曹欣很認真道“習醫治病,最重要的就是對人體要足夠的了解,才能隨時發現器官有任何不對的地方,從而進行醫治。荀先生,這很正常。”
曹欣說完,又將自己畫的人體內臟血管分布圖拿出來,從前畫過,被阿父拿走,結果被華師傅臨摹了無數遍,后來曹欣就給自己重新畫了。

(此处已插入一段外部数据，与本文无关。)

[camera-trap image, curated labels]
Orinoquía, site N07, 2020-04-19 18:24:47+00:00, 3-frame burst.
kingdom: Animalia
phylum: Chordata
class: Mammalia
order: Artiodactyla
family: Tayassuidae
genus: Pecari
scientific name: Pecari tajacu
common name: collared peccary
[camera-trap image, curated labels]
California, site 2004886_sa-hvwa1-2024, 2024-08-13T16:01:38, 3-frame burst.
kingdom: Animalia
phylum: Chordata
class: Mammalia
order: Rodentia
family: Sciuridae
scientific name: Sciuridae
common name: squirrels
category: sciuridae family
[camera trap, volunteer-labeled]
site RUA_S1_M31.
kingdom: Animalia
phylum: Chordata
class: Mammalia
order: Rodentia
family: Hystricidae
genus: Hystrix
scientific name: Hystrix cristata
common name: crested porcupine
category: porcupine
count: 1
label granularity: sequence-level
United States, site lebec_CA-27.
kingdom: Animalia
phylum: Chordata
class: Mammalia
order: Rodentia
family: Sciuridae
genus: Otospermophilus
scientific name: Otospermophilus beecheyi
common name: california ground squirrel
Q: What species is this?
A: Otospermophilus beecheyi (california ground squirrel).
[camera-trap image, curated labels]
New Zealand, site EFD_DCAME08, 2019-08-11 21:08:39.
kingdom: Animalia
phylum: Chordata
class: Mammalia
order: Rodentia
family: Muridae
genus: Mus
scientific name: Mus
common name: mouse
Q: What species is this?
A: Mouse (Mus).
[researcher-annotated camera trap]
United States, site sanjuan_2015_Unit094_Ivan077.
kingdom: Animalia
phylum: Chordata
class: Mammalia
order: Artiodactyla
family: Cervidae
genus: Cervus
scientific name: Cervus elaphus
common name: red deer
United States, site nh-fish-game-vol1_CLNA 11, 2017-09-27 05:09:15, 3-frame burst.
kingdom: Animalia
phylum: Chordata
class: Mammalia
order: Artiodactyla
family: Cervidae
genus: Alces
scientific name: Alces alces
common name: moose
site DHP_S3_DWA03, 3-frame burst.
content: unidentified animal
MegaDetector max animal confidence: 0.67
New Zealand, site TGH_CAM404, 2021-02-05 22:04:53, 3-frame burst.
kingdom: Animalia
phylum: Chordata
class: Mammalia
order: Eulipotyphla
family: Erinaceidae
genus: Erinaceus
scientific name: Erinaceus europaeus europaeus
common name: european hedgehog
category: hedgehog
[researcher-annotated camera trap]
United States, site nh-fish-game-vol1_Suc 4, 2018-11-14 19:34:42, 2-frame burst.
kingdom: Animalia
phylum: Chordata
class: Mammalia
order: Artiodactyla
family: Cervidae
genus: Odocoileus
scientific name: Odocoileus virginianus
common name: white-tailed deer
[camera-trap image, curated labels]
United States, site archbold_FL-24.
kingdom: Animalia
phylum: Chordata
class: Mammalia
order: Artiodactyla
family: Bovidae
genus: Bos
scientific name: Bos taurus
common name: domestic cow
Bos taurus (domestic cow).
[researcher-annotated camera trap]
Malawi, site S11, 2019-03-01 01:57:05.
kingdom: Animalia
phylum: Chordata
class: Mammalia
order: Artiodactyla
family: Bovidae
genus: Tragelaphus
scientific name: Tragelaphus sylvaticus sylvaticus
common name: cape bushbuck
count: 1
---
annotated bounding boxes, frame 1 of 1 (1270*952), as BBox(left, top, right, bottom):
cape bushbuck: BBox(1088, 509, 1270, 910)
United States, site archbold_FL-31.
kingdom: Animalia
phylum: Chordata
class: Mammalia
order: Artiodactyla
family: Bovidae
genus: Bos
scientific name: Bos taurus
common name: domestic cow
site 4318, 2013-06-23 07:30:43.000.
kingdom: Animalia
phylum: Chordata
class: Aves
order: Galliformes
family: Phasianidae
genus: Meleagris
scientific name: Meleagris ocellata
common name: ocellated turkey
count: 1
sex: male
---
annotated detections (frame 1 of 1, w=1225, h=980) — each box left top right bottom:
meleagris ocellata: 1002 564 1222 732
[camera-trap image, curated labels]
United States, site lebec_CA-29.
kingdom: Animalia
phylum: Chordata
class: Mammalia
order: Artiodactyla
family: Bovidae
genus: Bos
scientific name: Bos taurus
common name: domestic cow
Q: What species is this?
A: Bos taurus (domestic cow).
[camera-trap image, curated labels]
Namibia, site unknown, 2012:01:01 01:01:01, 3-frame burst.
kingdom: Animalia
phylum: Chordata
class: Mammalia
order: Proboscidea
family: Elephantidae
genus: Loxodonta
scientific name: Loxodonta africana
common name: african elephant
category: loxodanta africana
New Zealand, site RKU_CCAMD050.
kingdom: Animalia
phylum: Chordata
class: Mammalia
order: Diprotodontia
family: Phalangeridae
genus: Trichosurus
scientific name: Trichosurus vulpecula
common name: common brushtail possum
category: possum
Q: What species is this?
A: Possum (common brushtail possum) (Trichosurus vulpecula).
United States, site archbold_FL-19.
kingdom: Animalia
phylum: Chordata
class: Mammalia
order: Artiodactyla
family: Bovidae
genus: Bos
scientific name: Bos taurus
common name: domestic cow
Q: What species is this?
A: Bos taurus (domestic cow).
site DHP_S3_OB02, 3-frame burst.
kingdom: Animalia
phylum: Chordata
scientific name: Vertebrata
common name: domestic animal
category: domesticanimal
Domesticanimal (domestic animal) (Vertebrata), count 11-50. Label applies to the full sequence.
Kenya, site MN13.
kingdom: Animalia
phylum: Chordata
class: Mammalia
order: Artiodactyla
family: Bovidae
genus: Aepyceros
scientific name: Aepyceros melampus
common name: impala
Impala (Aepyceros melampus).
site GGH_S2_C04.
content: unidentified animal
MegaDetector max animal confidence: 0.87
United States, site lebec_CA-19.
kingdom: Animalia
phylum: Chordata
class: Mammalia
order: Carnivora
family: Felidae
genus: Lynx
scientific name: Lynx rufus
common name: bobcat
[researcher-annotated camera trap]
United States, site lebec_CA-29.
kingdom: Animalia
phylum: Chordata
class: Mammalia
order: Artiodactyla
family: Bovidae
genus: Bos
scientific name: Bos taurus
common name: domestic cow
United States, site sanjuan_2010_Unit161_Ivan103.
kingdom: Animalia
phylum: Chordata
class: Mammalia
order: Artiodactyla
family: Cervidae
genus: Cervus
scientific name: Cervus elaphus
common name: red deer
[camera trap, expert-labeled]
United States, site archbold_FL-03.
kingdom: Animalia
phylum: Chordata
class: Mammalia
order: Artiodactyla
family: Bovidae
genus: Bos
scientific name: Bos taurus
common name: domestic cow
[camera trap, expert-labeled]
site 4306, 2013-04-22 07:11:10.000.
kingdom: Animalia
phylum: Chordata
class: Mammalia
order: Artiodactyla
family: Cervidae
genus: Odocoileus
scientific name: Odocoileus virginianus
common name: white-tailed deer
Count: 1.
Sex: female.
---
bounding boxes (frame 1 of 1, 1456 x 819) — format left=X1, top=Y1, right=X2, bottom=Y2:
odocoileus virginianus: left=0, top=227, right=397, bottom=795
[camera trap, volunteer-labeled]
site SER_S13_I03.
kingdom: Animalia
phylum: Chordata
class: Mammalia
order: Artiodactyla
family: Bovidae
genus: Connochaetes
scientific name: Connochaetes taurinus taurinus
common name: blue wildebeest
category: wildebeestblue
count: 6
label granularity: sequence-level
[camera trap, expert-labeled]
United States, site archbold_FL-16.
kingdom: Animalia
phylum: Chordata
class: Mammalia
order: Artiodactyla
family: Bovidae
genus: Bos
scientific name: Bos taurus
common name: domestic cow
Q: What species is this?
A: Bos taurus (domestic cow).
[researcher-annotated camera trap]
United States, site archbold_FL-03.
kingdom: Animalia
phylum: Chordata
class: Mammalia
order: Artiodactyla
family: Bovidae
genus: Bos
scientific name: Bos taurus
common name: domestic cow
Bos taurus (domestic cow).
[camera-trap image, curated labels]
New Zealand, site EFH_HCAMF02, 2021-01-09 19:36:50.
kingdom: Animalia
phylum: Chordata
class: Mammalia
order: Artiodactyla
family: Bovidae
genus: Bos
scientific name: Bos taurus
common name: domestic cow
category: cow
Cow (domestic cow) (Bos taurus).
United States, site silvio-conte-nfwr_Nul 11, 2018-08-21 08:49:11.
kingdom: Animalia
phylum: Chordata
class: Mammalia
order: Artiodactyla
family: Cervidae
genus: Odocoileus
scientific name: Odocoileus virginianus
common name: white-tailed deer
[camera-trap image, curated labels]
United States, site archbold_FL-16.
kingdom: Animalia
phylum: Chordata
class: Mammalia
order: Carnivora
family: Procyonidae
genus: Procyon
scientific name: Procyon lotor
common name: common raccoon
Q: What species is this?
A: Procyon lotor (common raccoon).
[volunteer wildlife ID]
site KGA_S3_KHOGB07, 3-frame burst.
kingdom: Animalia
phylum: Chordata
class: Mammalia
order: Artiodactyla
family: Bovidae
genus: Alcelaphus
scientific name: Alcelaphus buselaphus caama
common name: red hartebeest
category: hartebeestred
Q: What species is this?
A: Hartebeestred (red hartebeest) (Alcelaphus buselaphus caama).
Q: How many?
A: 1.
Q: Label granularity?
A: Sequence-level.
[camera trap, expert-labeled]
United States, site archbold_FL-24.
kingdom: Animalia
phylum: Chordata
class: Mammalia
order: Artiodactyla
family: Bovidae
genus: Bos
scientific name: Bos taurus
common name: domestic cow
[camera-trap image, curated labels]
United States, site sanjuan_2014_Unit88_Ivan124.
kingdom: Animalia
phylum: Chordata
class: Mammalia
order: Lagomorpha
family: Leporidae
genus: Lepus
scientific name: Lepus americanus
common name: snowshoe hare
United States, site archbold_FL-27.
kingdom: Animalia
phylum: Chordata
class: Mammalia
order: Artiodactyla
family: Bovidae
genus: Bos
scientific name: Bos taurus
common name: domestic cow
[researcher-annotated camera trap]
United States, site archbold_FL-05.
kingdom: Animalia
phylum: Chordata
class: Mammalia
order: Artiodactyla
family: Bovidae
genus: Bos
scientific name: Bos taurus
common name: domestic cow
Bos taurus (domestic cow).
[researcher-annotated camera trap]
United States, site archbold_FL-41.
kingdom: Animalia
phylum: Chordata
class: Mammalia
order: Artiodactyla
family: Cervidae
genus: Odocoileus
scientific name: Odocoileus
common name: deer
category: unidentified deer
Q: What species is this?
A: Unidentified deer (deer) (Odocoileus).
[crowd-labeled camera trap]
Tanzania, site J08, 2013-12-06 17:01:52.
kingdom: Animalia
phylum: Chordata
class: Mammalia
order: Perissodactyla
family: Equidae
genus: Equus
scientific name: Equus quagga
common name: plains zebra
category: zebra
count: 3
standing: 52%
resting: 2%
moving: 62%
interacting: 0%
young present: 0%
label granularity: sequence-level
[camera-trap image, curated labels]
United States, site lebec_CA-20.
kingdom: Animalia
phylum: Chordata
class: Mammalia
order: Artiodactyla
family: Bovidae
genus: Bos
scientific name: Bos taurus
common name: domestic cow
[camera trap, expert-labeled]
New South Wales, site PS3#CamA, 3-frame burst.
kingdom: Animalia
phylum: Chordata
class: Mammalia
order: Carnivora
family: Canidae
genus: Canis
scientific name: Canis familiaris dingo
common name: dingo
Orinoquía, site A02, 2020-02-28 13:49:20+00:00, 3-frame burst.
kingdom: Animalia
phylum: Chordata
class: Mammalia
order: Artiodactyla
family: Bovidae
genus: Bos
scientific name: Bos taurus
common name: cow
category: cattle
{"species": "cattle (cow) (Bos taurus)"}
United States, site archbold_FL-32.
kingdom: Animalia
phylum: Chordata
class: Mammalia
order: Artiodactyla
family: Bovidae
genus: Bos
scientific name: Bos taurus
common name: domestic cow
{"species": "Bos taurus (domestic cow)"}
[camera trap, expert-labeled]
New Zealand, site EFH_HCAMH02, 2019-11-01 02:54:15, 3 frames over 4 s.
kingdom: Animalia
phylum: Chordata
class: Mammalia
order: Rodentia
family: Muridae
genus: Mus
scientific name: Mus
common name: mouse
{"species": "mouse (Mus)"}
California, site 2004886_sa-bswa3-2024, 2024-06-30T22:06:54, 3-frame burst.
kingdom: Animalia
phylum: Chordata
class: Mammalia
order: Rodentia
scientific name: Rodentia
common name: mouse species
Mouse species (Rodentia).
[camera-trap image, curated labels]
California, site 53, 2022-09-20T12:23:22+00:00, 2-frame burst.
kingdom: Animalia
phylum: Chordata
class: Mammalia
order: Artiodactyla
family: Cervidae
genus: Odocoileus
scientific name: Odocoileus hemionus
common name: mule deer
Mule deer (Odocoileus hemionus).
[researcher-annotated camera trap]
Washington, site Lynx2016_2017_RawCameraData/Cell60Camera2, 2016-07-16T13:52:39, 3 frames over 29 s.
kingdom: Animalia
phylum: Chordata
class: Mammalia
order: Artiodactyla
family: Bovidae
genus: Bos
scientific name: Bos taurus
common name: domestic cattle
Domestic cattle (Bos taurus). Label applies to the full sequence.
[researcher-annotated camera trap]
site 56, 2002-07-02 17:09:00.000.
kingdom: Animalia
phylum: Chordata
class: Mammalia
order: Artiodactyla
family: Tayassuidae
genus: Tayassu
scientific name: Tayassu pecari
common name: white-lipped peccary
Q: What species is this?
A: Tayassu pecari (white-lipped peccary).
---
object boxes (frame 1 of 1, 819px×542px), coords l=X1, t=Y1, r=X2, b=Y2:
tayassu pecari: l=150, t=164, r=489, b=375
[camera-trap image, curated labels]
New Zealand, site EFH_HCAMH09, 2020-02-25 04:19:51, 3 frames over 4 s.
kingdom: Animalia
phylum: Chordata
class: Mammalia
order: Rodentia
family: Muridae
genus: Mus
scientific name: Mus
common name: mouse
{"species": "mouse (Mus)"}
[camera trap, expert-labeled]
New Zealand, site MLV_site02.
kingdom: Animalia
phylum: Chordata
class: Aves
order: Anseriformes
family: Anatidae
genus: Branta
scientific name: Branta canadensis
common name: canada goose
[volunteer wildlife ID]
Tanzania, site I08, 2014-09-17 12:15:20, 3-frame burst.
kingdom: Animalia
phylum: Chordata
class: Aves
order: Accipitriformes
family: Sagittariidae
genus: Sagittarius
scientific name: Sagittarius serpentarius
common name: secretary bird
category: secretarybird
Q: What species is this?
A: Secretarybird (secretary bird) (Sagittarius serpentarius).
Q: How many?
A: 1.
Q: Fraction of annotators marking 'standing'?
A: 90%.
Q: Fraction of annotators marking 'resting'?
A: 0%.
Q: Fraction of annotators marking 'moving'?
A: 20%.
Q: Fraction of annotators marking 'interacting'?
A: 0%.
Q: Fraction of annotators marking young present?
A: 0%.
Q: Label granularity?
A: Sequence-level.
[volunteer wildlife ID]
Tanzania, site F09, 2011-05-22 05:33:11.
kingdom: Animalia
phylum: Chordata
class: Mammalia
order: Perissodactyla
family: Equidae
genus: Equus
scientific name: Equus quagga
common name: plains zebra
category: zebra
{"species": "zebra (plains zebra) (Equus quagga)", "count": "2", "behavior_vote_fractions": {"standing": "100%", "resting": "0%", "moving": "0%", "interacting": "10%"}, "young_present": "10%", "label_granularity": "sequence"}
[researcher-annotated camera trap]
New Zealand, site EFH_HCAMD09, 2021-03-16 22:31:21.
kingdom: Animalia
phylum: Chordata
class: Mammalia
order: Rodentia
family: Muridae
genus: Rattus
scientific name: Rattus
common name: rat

荀彧一直是知道女公子醫術好的,他也學過一手,起碼如何在自己身上捅幾刀不致命的事情,他早就做過,但從未想過她真的學的這么深入。
“女公子,在你眼中,大漢是什么”荀彧沉思了片刻,突然開口問。
曹欣皺著眉頭思索了好一會兒,才回道“我對大漢的感情并不深,但是我知道大漢的子民是我的家人,無論什么民族,無論住在北方還是南方,我們都是炎黃子孫,華夏后裔。我想要我們團結在一起,哪怕會有爭執,別扭,打鬧不管誰當家,但是家人都不能也絕不會分開。”
炎黃子孫,華夏后裔荀彧捏著茶碗的手都頓住了,良久才說了一個字“好。”
女公子眼中比主公公更沒有門第之別。荀彧是知道。但因為她真心地說出了家字,讓荀彧再看向她的眼中充滿了敬意。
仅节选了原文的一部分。